Merge pull request #2245 from danielaskdd/entity-name-len

Refact: Add Entity Identifier Length Truncation to Prevent Storage Failures
2025-10-22 15:02:02 +08:00 · 2025-10-22 15:02:02 +08:00 · cf2174b9d7
commit cf2174b9d7
parent 3ba1d75c97 c92ab8373a
3 changed files with 47 additions and 5 deletions
--- a/env.example
+++ b/env.example
@ -138,7 +138,7 @@ SUMMARY_LANGUAGE=English
 ### control the maximum chunk_ids stored in vector and graph db
 # MAX_SOURCE_IDS_PER_ENTITY=300
 # MAX_SOURCE_IDS_PER_RELATION=300
-### control chunk_ids limitation method: FIFO, FIFO
+### control chunk_ids limitation method: FIFO, KEEP
 ###    FIFO: First in first out
 ###    KEEP: Keep oldest (less merge action and faster)
 # SOURCE_IDS_LIMIT_METHOD=FIFO
--- a/lightrag/constants.py
+++ b/lightrag/constants.py
@ -13,6 +13,7 @@ DEFAULT_MAX_GRAPH_NODES = 1000
 # Default values for extraction settings
 DEFAULT_SUMMARY_LANGUAGE = "English"  # Default language for document processing
 DEFAULT_MAX_GLEANING = 1
+DEFAULT_ENTITY_NAME_MAX_LENGTH = 256

 # Number of description fragments to trigger LLM summary
 DEFAULT_FORCE_LLM_SUMMARY_ON_MERGE = 8
--- a/lightrag/operate.py
+++ b/lightrag/operate.py
@ -58,6 +58,7 @@ from lightrag.constants import (
    SOURCE_IDS_LIMIT_METHOD_FIFO,
    DEFAULT_FILE_PATH_MORE_PLACEHOLDER,
    DEFAULT_MAX_FILE_PATHS,
+    DEFAULT_ENTITY_NAME_MAX_LENGTH,
 )
 from lightrag.kg.shared_storage import get_storage_keyed_lock
 import time
@ -69,6 +70,27 @@ from dotenv import load_dotenv
 load_dotenv(dotenv_path=".env", override=False)

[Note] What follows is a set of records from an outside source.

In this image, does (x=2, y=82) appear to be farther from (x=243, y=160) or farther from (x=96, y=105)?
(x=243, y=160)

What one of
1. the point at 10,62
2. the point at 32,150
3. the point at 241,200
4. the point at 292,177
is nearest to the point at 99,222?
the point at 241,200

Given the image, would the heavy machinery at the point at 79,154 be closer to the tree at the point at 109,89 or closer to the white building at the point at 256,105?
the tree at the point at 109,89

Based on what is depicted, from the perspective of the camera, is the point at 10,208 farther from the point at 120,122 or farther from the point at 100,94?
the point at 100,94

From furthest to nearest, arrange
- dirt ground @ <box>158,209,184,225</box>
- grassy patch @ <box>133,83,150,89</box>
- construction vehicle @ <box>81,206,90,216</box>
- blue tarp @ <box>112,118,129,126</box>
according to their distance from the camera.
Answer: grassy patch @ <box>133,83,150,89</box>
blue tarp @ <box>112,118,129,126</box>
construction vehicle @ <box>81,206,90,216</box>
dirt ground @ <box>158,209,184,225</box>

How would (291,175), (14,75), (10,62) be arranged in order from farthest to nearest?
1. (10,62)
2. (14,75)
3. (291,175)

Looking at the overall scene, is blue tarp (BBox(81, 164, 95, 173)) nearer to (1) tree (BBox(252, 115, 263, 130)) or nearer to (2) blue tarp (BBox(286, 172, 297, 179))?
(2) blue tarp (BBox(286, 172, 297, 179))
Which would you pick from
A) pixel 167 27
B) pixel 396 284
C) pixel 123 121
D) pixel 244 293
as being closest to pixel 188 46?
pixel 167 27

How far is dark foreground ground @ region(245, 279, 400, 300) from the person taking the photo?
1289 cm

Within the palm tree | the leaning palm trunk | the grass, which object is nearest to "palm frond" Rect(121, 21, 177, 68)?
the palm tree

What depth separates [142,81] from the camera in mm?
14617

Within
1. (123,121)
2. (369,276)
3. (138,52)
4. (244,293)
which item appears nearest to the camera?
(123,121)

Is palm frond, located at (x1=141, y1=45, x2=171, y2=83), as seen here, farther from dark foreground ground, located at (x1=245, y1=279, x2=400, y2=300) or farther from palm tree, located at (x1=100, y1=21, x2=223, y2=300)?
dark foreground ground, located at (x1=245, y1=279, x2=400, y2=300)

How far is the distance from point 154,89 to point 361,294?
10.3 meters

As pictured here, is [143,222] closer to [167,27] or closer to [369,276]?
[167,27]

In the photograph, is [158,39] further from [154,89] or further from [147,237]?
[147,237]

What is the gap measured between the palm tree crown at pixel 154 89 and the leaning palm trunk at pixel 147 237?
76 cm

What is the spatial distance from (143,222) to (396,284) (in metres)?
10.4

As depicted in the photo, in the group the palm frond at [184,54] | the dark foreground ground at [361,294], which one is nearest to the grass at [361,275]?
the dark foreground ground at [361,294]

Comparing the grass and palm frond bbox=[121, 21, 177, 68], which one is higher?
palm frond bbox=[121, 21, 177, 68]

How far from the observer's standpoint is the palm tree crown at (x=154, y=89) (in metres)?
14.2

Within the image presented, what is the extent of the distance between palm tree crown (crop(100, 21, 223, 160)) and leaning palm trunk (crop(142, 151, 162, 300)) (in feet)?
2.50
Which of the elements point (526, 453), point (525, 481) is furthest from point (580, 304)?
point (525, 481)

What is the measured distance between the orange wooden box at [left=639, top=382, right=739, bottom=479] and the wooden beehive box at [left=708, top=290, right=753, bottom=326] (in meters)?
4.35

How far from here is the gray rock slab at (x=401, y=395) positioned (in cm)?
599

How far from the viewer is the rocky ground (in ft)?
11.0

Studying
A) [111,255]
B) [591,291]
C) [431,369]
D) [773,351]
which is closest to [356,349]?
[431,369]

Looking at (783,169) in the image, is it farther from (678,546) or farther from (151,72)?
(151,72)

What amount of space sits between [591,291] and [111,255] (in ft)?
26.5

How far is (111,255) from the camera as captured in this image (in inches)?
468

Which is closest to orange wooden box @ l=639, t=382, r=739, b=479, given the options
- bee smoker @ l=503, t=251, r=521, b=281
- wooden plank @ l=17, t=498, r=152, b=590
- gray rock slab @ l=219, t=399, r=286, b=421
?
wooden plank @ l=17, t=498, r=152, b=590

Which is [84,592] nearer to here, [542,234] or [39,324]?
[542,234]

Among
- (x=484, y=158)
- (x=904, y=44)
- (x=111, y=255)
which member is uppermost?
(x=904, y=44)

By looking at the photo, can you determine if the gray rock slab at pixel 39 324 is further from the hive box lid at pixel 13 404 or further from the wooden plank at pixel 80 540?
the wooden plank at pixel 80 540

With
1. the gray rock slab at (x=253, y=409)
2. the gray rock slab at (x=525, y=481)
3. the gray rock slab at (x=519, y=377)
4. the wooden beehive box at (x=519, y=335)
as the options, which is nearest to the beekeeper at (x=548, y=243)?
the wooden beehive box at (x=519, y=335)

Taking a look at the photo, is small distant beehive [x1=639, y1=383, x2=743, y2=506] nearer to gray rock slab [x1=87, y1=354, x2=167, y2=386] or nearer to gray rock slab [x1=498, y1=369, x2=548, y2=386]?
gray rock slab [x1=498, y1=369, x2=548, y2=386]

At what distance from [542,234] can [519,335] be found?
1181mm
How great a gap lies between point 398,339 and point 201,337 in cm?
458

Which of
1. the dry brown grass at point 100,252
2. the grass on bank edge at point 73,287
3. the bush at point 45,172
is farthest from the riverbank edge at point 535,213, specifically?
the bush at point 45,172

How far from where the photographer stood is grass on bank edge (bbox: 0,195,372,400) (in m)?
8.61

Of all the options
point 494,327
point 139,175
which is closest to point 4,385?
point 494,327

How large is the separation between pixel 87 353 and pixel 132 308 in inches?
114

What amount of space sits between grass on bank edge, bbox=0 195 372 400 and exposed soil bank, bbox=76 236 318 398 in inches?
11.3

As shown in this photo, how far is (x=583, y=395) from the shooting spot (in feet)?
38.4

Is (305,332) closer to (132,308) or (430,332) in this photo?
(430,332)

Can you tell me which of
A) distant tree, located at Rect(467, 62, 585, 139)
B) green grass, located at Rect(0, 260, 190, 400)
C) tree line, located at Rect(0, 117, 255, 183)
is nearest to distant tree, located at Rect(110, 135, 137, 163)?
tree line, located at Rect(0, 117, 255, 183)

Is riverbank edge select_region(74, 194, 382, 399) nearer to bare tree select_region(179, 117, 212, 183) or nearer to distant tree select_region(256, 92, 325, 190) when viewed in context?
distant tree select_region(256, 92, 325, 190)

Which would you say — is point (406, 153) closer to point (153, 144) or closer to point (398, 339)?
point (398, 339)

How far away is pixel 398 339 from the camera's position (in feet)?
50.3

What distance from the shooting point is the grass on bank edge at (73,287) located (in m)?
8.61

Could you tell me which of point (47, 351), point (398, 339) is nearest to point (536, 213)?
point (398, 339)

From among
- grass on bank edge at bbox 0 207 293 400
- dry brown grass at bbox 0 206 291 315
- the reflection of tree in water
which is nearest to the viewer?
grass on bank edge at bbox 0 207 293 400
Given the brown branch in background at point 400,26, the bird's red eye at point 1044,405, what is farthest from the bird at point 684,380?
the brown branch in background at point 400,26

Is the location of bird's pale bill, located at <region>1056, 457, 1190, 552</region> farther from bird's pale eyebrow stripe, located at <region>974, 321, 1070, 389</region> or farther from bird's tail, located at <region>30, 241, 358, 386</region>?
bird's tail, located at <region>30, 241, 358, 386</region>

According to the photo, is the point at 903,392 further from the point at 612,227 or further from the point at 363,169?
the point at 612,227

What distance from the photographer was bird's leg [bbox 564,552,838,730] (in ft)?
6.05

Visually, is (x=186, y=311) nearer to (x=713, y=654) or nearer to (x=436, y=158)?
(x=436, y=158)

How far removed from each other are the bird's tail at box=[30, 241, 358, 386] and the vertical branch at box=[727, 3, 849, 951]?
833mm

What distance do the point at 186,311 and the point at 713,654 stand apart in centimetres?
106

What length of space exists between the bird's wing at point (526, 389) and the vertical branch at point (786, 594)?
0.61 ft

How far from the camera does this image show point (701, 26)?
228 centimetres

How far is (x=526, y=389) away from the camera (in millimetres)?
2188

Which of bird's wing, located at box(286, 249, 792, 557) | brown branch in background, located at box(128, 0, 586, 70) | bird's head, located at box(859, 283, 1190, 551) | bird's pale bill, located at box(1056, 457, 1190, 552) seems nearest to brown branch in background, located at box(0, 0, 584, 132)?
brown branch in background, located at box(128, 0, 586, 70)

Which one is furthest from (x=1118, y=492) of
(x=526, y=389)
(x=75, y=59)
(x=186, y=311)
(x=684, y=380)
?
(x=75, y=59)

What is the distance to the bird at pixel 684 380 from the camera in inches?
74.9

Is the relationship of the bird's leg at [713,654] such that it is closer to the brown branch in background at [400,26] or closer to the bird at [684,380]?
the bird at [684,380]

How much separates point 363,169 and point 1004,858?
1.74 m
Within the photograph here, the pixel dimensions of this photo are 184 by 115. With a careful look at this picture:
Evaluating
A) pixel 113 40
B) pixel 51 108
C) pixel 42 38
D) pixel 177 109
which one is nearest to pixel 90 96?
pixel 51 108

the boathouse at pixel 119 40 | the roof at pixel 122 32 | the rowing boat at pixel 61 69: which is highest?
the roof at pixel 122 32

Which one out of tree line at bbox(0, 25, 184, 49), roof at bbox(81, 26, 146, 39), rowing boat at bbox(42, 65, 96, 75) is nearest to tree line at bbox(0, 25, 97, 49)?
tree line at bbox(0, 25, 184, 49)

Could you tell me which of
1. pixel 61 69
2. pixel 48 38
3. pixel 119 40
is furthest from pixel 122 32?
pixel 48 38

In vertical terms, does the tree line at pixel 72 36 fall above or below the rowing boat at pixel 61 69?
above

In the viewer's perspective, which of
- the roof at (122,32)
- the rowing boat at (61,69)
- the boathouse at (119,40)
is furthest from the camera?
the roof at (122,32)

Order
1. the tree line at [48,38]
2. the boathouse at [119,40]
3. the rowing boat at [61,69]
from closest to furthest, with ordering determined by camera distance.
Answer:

+def _truncate_entity_identifier(
+    identifier: str, limit: int, chunk_key: str, identifier_role: str
+) -> str:
+    """Truncate entity identifiers that exceed the configured length limit."""
+
+    if len(identifier) <= limit:
+        return identifier
+
+    display_value = identifier[:limit]
+    preview = identifier[:20]  # Show first 20 characters as preview
+    logger.warning(
+        "%s: %s exceeded %d characters (len: %d, preview: '%s...'",
+        chunk_key,
+        identifier_role,
+        limit,
+        len(identifier),
+        preview,
+    )
+    return display_value
+
+
 def chunking_by_token_size(
    tokenizer: Tokenizer,
    content: str,
@ -952,7 +974,14 @@ async def _process_extraction_result(
            record_attributes, chunk_key, timestamp, file_path
        )
        if entity_data is not None:
-            maybe_nodes[entity_data["entity_name"]].append(entity_data)
+            truncated_name = _truncate_entity_identifier(
+                entity_data["entity_name"],
+                DEFAULT_ENTITY_NAME_MAX_LENGTH,
+                chunk_key,
+                "Entity name",
+            )
+            entity_data["entity_name"] = truncated_name
+            maybe_nodes[truncated_name].append(entity_data)
            continue

        # Try to parse as relationship
@ -960,9 +989,21 @@ async def _process_extraction_result(
            record_attributes, chunk_key, timestamp, file_path
        )
        if relationship_data is not None:
-            maybe_edges[
-                (relationship_data["src_id"], relationship_data["tgt_id"])
-            ].append(relationship_data)
+            truncated_source = _truncate_entity_identifier(
+                relationship_data["src_id"],
+                DEFAULT_ENTITY_NAME_MAX_LENGTH,
+                chunk_key,
+                "Relationship source entity",
+            )
+            truncated_target = _truncate_entity_identifier(
+                relationship_data["tgt_id"],
+                DEFAULT_ENTITY_NAME_MAX_LENGTH,
+                chunk_key,
+                "Relationship target entity",
+            )
+            relationship_data["src_id"] = truncated_source
+            relationship_data["tgt_id"] = truncated_target
+            maybe_edges[(truncated_source, truncated_target)].append(relationship_data)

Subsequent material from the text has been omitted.